One of the saddest developments in the last few years has been the easy moralizing that masks abject cowardice, hypocrisy, or fear.
The other day Bill Clinton was on the stump warning about right-wing extremism and its polarizing rhetoric–at about the same time a Hillary staffer started in on John McCain in Hanoi.
Then there was the de rigeur European outrage over Guantanamo, followed by refusal to accept its extradited prisoners to their countries of origin.
France protests over Israeli overflights of Lebanon, and is silent at the violations by Syria and Hezbollah under its nose.
What all these incidents, foreign and domestic–Jimmy Carter is the best exemplar of the therapeutic sense–reveal is grandstanding morality followed by real silence instead of honesty: Bill could have said the resort to the invective has polarized our entire political landscape as we saw with the Durbin/Kennedy/Kerry remarks about Nazis, Abu Ghraib, and terrorist American soldiers; the EU could have said that in such an existential war there are no good choices in incarcerating non-uniformed terrorists; the French could have called for all sides to respect Lebanese autonomy, etc.

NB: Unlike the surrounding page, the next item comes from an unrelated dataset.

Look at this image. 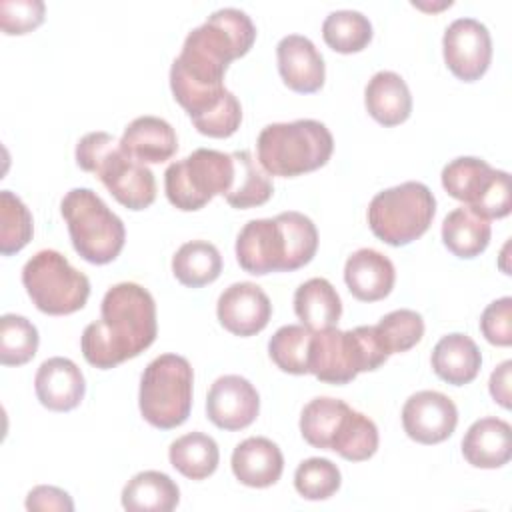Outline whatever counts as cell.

It’s got to the point now anytime I hear of moral outrage, I automatically assume that the lecturer is himself amoral.
That is why Israel–aside from the political questions involved–is so important: it is a litmus test of contemporary character: without oil, international terrorists, or a half-billion people, its support rests on principled sympathy with democratic society; while opposition to it hinges on, among other things, realpolitik dressed up as “concern” for (fill in the blanks) “refugees”, “reciprocity”, “UN resolutions”, etc. The latest to lecture us in moral terms on the dangers of tilting toward Israel, is, of course, the ever vacuous Gen. Clark, who can’t distinguish between a democracy that was attacked and tried to strike back at military targets, and a terrorist cadre that attacked and targeted only civilians.